Bug #18886
closedStruct aref and aset don't trigger any tracepoints.
Description
Given the following program, thing.name
and thing.shape
don't trigger c_call
trace points (or any trace points actually).
pp RUBY_VERSION
trace_point = TracePoint.new(:line, :call, :c_call, :a_call) do |trace|
puts trace.event
if trace.event == :call
# Ruby doesn't always mark call-sites in sub-expressions, so we use this approach to compute a call site and mark it:
if location = caller_locations(2, 1).first and path = location.path
puts "> #{path}:#{location.lineno}:#{trace.event}"
end
end
if path = trace.path
puts "= #{path}:#{trace.lineno}:#{trace.event}"
end
end
trace_point.enable
# This will trigger call trace points
class Thing
def name
:cat
end
def shape
:square
end
end
thing = Thing.new
# Thing = Struct.new(:name, :shape)
# thing = Thing.new(:cat, :rectangle)
[
name: thing.name,
shape: thing.shape,
]
Current HEAD¶
= ../test.rb:30:line:
= ../test.rb:30:c_call:new
= ../test.rb:30:c_call:inherited
= ../test.rb:30:c_call:singleton_method_added
= ../test.rb:30:c_call:singleton_method_added
= ../test.rb:30:c_call:singleton_method_added
= ../test.rb:30:c_call:singleton_method_added
= ../test.rb:30:c_call:singleton_method_added
= ../test.rb:30:c_call:method_added
= ../test.rb:30:c_call:method_added
= ../test.rb:30:c_call:method_added
= ../test.rb:30:c_call:method_added
= ../test.rb:30:c_call:const_added
= ../test.rb:31:line:
= ../test.rb:31:c_call:new
= ../test.rb:31:c_call:initialize
= ../test.rb:34:line:
Proposed PR¶
= ../test.rb:30:line:
= ../test.rb:30:c_call:new
= ../test.rb:30:c_call:inherited
= ../test.rb:30:c_call:singleton_method_added
= ../test.rb:30:c_call:singleton_method_added
= ../test.rb:30:c_call:singleton_method_added
= ../test.rb:30:c_call:singleton_method_added
= ../test.rb:30:c_call:singleton_method_added
= ../test.rb:30:c_call:method_added
= ../test.rb:30:c_call:method_added
= ../test.rb:30:c_call:method_added
= ../test.rb:30:c_call:method_added
= ../test.rb:30:c_call:const_added
= ../test.rb:31:line:
= ../test.rb:31:c_call:new
= ../test.rb:31:c_call:initialize
= ../test.rb:34:line:
= ../test.rb:34:c_call:name
= ../test.rb:35:c_call:shape
The reason is the internal implementation of struct doesn't have trace point instrumentation in vm_call_opt_struct_aset
or vm_call_opt_struct_aref
.
Proposed fix: https://github.com/ruby/ruby/pull/6071 but this would need a review, maybe @jeremyevans0 (Jeremy Evans) and @ko1 (Koichi Sasada) can help.

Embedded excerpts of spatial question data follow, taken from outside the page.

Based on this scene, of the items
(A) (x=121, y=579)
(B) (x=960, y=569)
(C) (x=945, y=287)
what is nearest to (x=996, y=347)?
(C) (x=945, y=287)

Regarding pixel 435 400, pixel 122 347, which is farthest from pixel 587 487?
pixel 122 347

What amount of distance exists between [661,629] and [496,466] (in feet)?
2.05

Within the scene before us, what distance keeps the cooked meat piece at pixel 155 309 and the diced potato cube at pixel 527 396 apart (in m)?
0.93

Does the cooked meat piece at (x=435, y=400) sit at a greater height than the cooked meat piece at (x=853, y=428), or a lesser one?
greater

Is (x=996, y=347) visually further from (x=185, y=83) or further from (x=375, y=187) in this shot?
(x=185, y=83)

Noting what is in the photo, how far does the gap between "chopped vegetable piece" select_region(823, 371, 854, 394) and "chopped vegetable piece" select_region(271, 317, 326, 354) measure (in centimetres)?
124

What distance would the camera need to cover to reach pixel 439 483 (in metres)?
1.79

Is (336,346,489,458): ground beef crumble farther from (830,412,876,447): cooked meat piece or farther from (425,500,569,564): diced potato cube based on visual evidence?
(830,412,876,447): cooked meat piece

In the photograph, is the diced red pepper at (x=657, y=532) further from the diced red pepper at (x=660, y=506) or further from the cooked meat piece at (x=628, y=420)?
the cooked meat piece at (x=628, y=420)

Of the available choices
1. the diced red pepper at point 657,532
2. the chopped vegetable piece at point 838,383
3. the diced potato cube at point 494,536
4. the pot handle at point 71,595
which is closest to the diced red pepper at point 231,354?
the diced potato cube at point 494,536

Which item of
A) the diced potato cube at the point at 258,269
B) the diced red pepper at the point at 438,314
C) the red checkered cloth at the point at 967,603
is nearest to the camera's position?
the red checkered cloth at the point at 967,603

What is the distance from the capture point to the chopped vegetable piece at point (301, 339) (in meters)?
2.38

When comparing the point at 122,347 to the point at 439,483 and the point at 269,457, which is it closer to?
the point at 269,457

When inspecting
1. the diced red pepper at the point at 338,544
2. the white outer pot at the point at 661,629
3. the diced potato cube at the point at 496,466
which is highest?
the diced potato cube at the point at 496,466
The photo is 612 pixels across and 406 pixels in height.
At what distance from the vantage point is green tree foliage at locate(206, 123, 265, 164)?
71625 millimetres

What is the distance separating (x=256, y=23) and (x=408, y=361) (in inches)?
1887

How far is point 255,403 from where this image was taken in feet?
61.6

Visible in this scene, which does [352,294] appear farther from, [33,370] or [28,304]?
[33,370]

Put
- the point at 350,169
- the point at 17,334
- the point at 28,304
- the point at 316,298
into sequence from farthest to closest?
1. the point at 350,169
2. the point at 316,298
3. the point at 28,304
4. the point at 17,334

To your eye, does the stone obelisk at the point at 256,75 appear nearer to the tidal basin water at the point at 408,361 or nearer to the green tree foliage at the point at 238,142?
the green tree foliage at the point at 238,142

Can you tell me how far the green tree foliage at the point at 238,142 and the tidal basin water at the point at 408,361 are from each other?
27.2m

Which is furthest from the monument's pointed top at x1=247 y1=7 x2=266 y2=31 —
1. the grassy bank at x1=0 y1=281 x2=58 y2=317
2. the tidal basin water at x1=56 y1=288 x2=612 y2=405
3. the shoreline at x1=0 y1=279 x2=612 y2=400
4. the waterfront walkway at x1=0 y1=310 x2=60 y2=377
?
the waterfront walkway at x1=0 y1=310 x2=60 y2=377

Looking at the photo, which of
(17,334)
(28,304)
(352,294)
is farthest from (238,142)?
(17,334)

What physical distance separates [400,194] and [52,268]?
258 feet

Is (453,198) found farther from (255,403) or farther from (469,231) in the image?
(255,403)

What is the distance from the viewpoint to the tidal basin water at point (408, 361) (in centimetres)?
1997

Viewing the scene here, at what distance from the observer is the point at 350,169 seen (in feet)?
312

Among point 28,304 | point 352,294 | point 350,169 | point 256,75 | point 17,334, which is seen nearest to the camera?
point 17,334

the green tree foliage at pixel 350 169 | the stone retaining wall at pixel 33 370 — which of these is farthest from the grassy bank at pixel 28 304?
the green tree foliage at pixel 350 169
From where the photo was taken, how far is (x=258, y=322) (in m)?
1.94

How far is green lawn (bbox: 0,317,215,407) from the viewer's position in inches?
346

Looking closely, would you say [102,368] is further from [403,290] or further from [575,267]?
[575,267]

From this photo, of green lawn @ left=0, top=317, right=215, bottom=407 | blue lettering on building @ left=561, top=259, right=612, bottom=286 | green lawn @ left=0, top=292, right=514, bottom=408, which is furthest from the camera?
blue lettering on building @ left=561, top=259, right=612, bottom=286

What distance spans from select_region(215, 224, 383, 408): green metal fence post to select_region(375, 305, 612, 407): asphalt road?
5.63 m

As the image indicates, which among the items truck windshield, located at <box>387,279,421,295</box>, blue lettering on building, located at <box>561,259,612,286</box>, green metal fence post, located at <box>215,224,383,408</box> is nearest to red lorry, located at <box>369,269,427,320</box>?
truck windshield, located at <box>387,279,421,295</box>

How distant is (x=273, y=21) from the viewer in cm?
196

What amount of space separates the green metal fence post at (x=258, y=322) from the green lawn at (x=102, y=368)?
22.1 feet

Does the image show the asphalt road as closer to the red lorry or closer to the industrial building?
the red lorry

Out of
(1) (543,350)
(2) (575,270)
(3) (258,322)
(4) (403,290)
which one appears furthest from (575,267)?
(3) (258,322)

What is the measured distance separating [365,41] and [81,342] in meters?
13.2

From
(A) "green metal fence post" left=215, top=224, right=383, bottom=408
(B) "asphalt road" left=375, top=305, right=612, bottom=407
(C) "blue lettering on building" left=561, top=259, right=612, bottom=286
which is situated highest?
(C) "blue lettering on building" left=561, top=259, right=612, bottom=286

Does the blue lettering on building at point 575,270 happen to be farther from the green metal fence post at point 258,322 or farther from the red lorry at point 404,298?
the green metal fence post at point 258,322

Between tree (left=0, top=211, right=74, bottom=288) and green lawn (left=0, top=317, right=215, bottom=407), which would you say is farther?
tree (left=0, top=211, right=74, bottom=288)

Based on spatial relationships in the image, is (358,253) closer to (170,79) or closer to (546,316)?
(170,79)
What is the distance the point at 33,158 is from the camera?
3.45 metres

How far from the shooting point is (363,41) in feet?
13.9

Updated by ioquatix (Samuel Williams) over 2 years ago
- Description updated (diff)
Updated by ioquatix (Samuel Williams) over 2 years ago
Here is my performance comparison:
Firstly, with no changes (should be identical, shows some variance).
> make benchmark ITEM=vm_struct COMPARE_RUBY=(which ruby)
/home/samuel/.rubies/ruby-head/bin/ruby --disable=gems -rrubygems -I../benchmark/lib ../benchmark/benchmark-driver/exe/benchmark-driver \
--executables="compare-ruby::/home/samuel/.rubies/ruby-head/bin/ruby -I.ext/common --disable-gem" \
--executables="built-ruby::./miniruby -I../lib -I. -I.ext/common ../tool/runruby.rb --extout=.ext -- --disable-gems --disable-gem" \
--output=markdown --output-compare -v $(find ../benchmark -maxdepth 1 -name 'vm_struct' -o -name '*vm_struct*.yml' -o -name '*vm_struct*.rb' | sort)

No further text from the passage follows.